3 Things You Should Never Put in Your Ears

Every part of your body should be treated with care and respect, including your ears. Unfortunately, many people abuse their ears and take hearing for granted, while subjecting the delicate organ to extreme stress. Even if you haven’t ever had any problems with your ears, it is critical that you practice proper ear care now to prevent potentially permanent damage. Here are just a few things that you should keep far away from your ears. 

Cotton swabs

Admit it, at some point in your life; you have stuck a stick with cotton on the end of it directly into your ear, knowing that the box specifically says NOT to do this exact thing. If you still think this is a good idea, it’s time to finally realize that there is nothing healthy, helpful, or safe about this practice. Okay, so you know it’s wrong. But what exactly is the problem? Isn’t it a good thing when all of that wax comes out of your ear canal, and your ears feel fresh and clean? Actually, no. Earwax isn’t bad or dirty. In fact, your ears need wax to function properly and removing it can let in all sorts of bacteria and debris. Plus, cotton swabs often don’t even remove the wax, they simply scrape the surface and push the rest of the wax deeper into your ear canal, leading to hearing problems and wax buildup. If that doesn’t scare you enough, impacted wax may cause you to need a procedure known as ear syringing or irrigation, which isn’t exactly a roaring good time. 

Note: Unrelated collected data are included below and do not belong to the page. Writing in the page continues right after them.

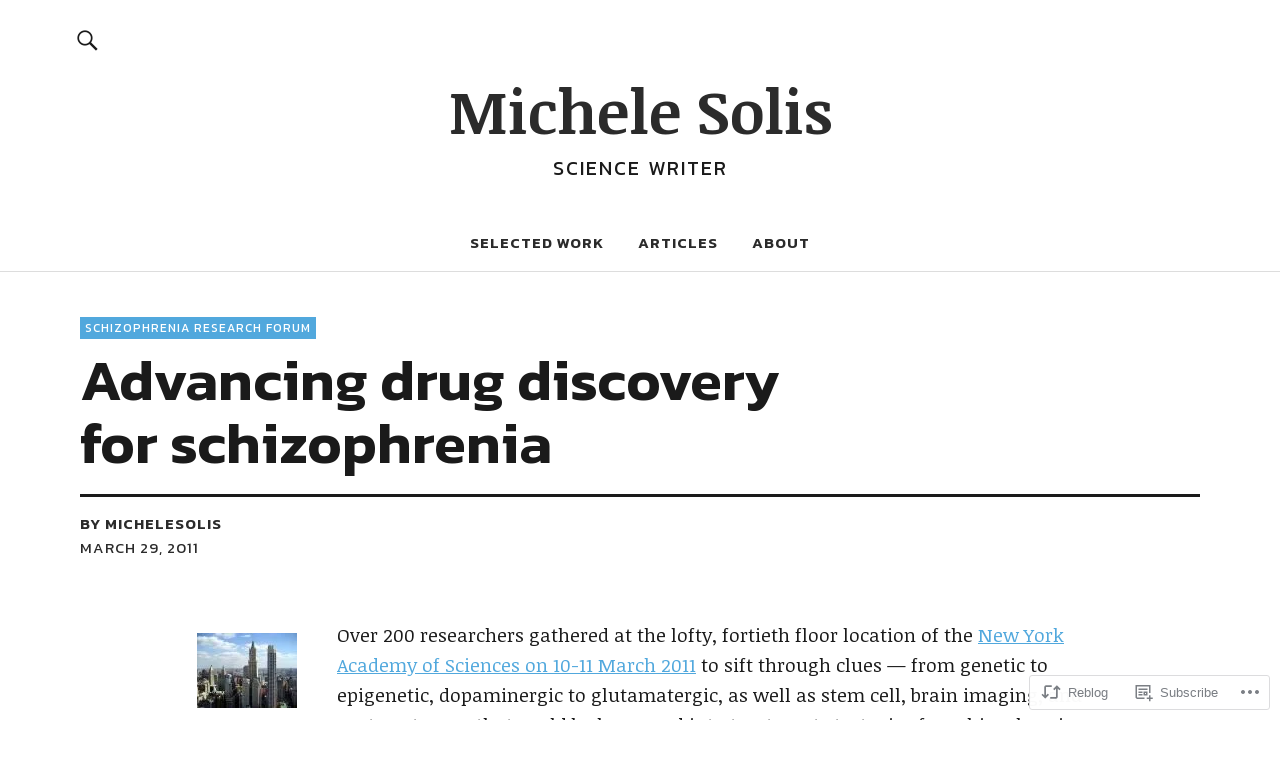

--- FILE ---
content_type: text/css;charset=utf-8
request_url: https://s0.wp.com/?custom-css=1&csblog=rv3m&cscache=6&csrev=128
body_size: 67
content:
p.site-description{font-size:20px !important}//removing author from posts
.entry-author,.author-pic{display:none !important}//removing posts from latest
.blog .blog-wrap #post-3089{display:none !important}.blog .blog-wrap #post-3089{display:none !important}.blog .blog-wrap #post-3084{display:none !important}.blog .blog-wrap #post-3084{display:none !important}.blog .blog-wrap #post-3079{display:none !important}.blog .blog-wrap #post-3079{display:none !important}.blog .blog-wrap #post-3005{display:none !important}.blog .blog-wrap #post-3005{display:none !important}.blog .blog-wrap #post-2740{display:none !important}.blog .blog-wrap #post-2740{display:none !important}.blog .blog-wrap #post-2709{display:none !important}.blog .blog-wrap #post-2697{display:none !important}.blog .blog-wrap #post-2691{display:none !important}.blog .blog-wrap #post-2635{display:none !important}.blog .blog-wrap #post-2627{display:none !important}.blog .blog-wrap #post-2950{display:none !important}.blog .blog-wrap #post-3075{display:none !important}.blog .blog-wrap #post-3143{display:none !important}.blog .blog-wrap #post-3148{display:none !important}.blog .blog-wrap #post-3153{display:none !important}.blog .blog-wrap #post-3158{display:none !important}.blog .blog-wrap #post-3162{display:none !important}//remove hyphens
.entry-title{-moz-hyphens:none !important;-ms-hyphens:none !important;-webkit-hyphens:none !important;hyphens:none !important}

According to Cedars-Sinai Medical Center, “cotton swabs can cause punctured eardrums and hearing loss. In severe cases, the cotton swab can damage many sensitive structures behind the ear canal and cause complete deafness, prolonged vertigo with nausea and vomiting, loss of taste function, and even facial paralysis.”

You can use cotton swabs to clean the outside of your ear (the fleshy folds) but never, ever stick a cotton swab into your ear canal. It can be hard to kick the habit, and you may spend a few weeks feeling like your ears are dirty or like there’s something in them, but your body will naturally get rid of extra wax and leave what is needed to protect your eardrum. You will get used to the sensation, and your ears will be healthier for it. 

Loud music

Many phones have a warning when you turn your headphone volume up past a certain point, and with good reason. Blaring music directly into your ears may help drown out the drone of your morning commute or help you focus in a crowded cafe, but it can be seriously damaging. The hair cells in your inner ear that convert sound waves into electrical signals are incredibly delicate and can suffer when music is pumped too loudly through your headphones. Are your tunes really worth permanent hearing loss? Probably not. Remember this rule of thumb; if the person next to you can hear sound emanating from your headphones, it is usually too loud. 

The UK’s National Health Service recommends a 60:60 rule to protect your ears from loud music and prevent hearing loss from extended exposure. Never set your audio device past the 60% maximum volume mark and do not pump music into your ears for more than 60 minutes per day. Of course, there is some flexibility with this guideline, but it is a great way to ensure that your hearing stays sharp.

Ear candle 

If you’ve ever thought that sticking a tube into your ear and setting the other end on fire sounded like a good idea, it may be time to reevaluate your understanding of what constitutes a good idea. Ear candling is when one end of a thin cotton and beeswax tube is placed into the ear, and the other end is, quite literally, set on fire. Supposedly, this action creates a vacuum of negative pressure that pulls earwax into the tube and cleans your ears. Not only does it not actually create a vacuum, but it also doesn’t even remove any wax. The residue that is found in the tube is simply composed of a combination of ash and beeswax. There is absolutely no evidence to support this dangerous and strange practice, and it is frequently denounced by the American Academy of Otolaryngology.